[Exercise prompt]: Begin at the line containing "Blazers Pants Sets" and restate it and each line after it exactly, up to and including the last line below. Leave pictures out.

**** Excerpted data

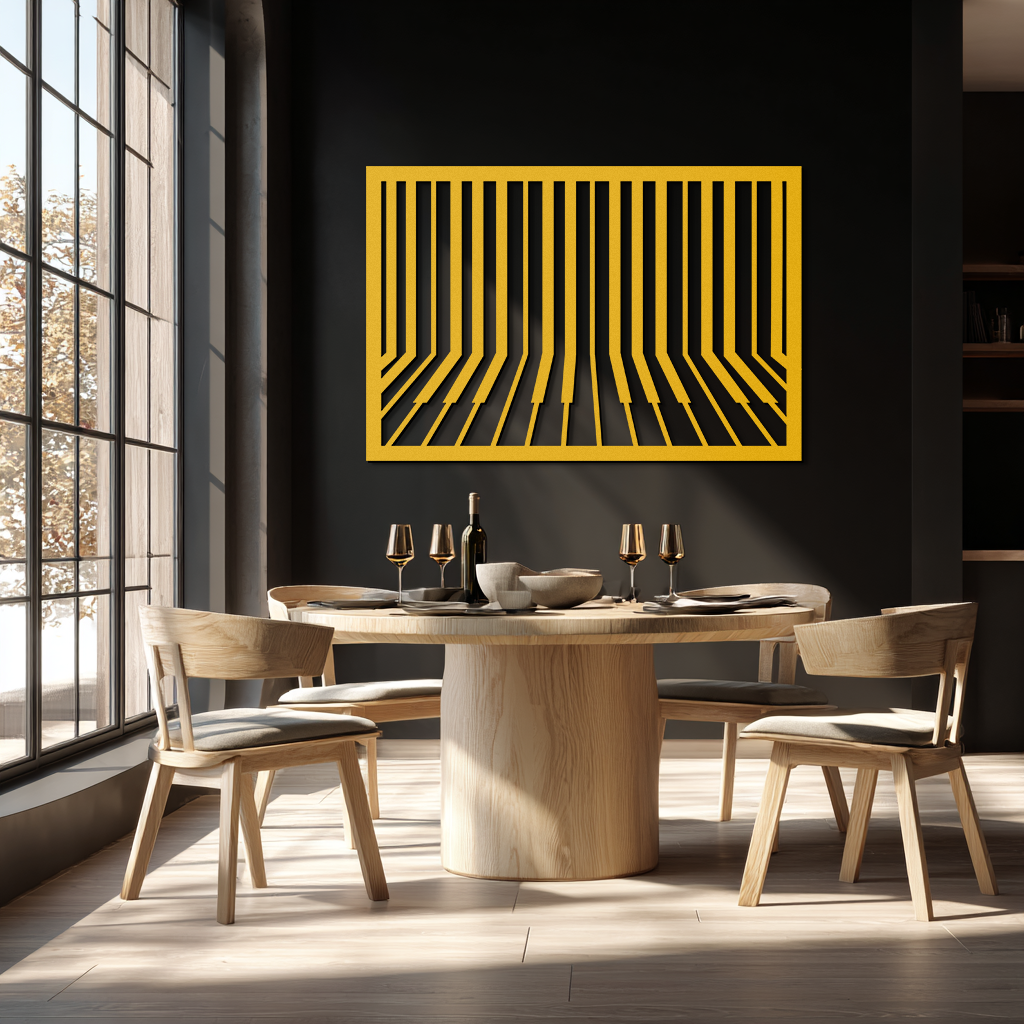 Geometric Piano Keys Metal Wall Art - Modern Music Decor- KAF189 - Tampa Home & Garden Store
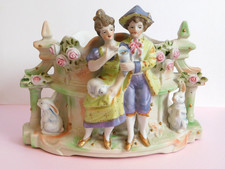 Vtg. Paulux Bisque Porcelain Planter - Made in Occupied Japan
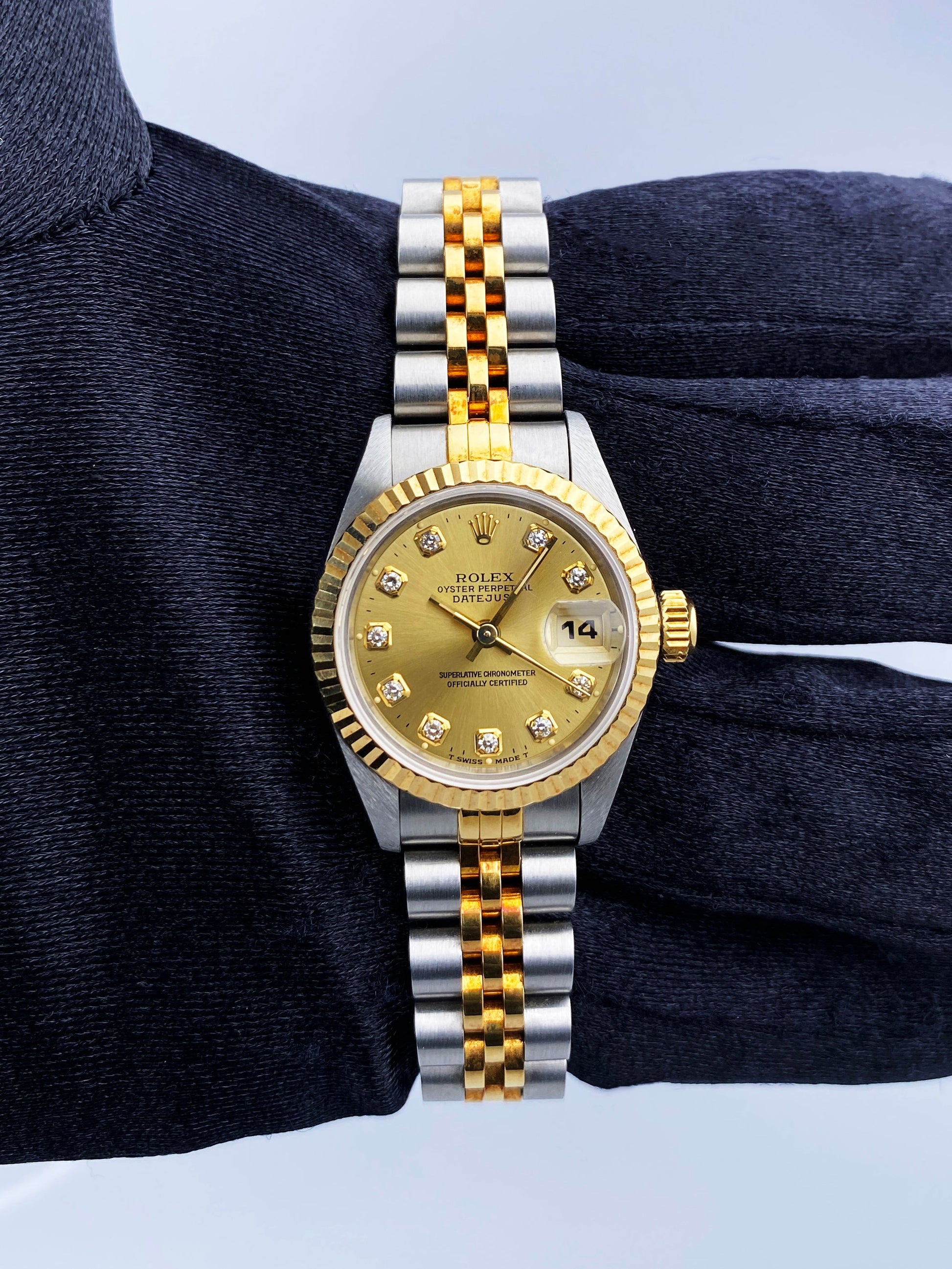 Rolex Datejust 69173 Diamond Dial Ladies Watch Box & Papers - Virtual
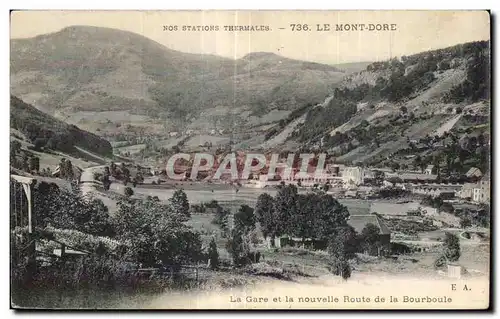 Cartes postales Le Mont Dore Nos Stations Thermales la gare et la nouvelle route de la Bourboule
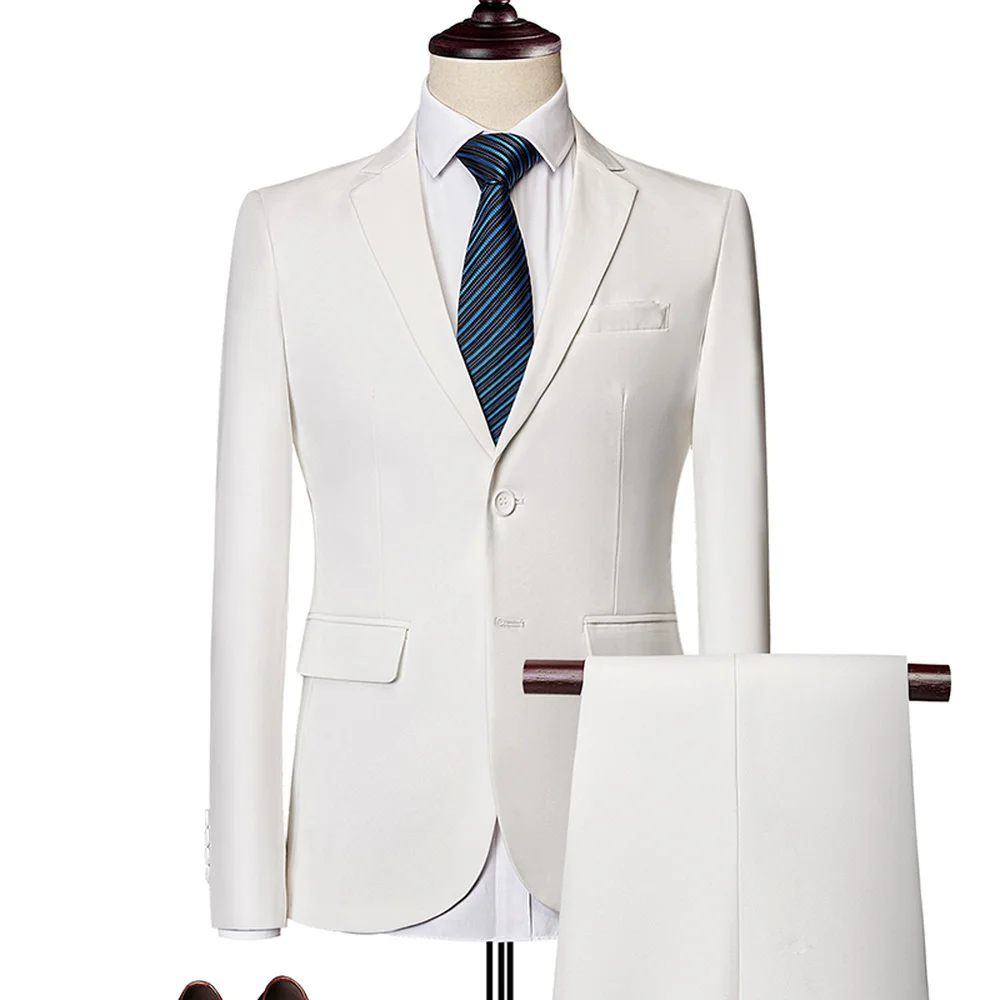 

Blazers Pants Sets 2021 New Fashion Groom Wedding Dress Suits Men's Casual Business 2 Piece Suit Jacket Coat Trousers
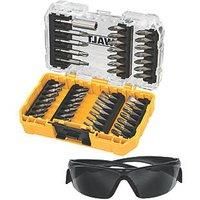 Dewalt 47 Piece Impact Rated Screw Driver Bit Set Hex Shank Black Safety Glasses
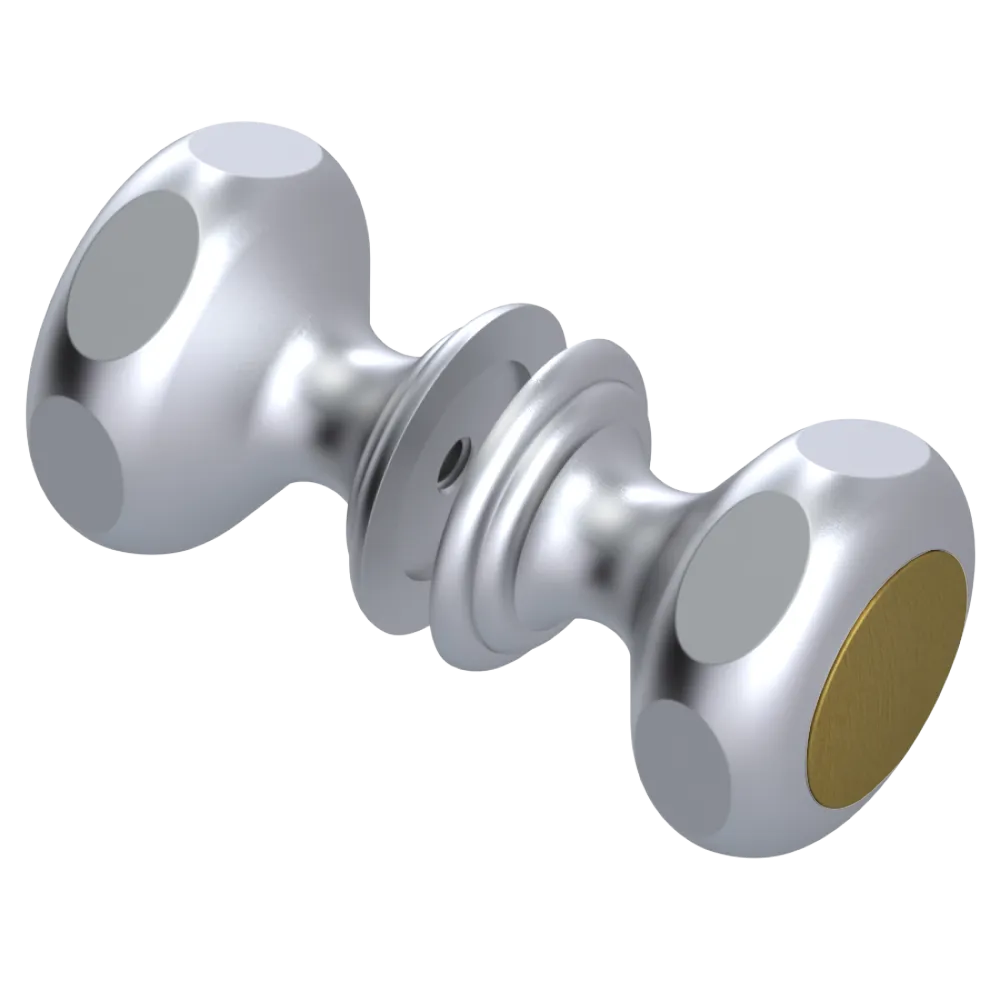 Rubinet Shower Door Knob (set) Satin Chrome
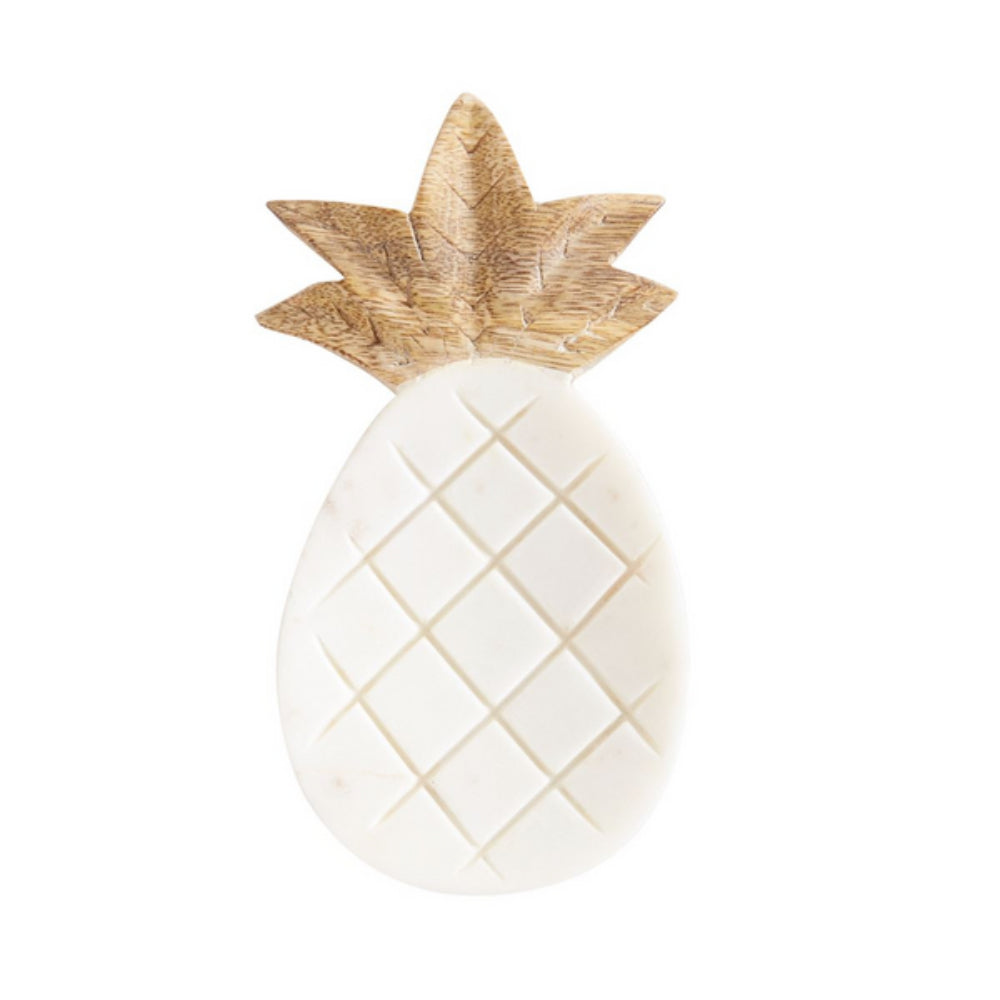 Mud Pie Exquisite Pineapple Marble Spoon Holder with Wooden Crown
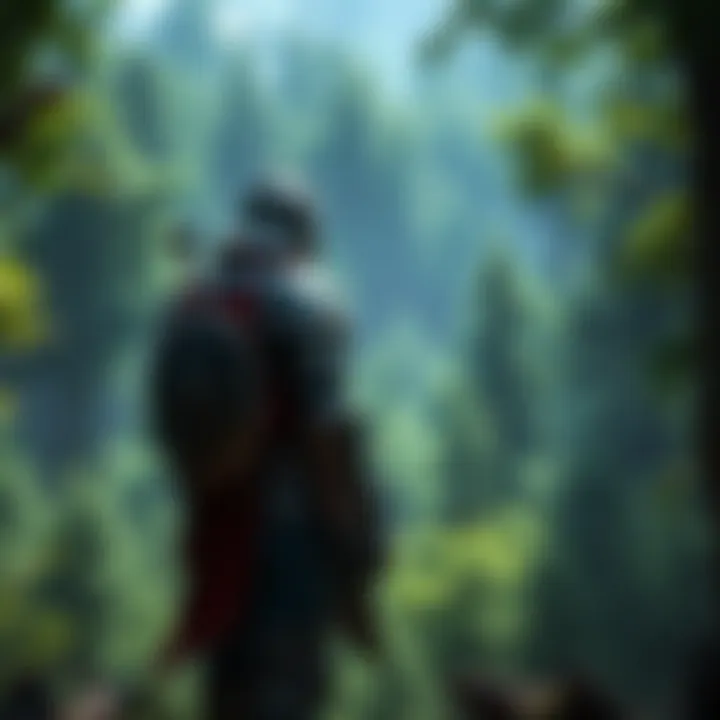 Medieval JRPG Adventure A character with armor stands in a lush green forest, ready for battle in a turn-based JRPG setting.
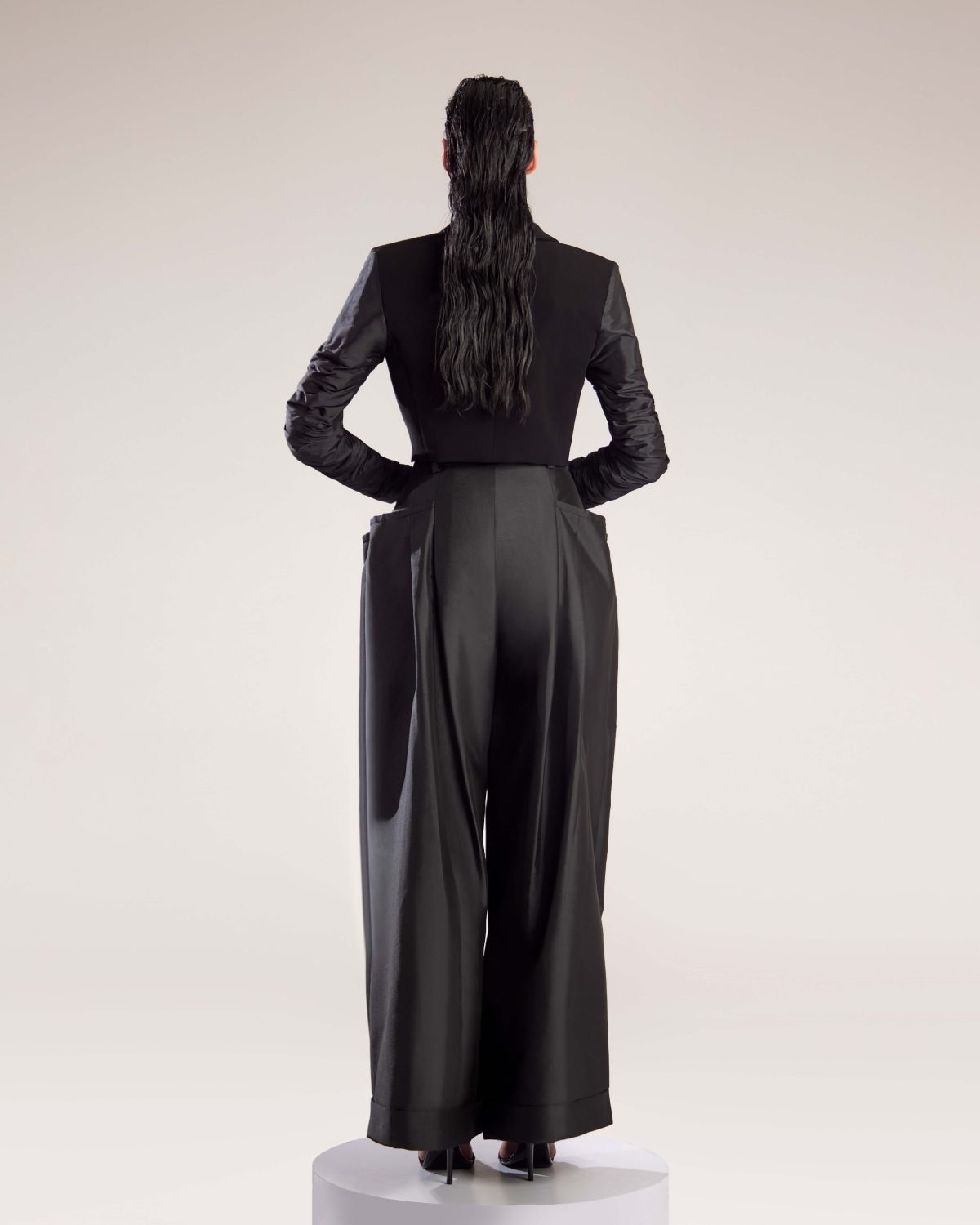 Black Cropped Crepe Jacket with Dramatic Taffeta Sleeves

********

[Answer to the exercise]:
Blazers Pants Sets 2021 New Fashion Groom Wedding Dress Suits Men's Casual Business 2 Piece Suit Jacket Coat Trousers
 Dewalt 47 Piece Impact Rated Screw Driver Bit Set Hex Shank Black Safety Glasses
 Rubinet Shower Door Knob (set) Satin Chrome
 Mud Pie Exquisite Pineapple Marble Spoon Holder with Wooden Crown
 Medieval JRPG Adventure A character with armor stands in a lush green forest, ready for battle in a turn-based JRPG setting.
 Black Cropped Crepe Jacket with Dramatic Taffeta Sleeves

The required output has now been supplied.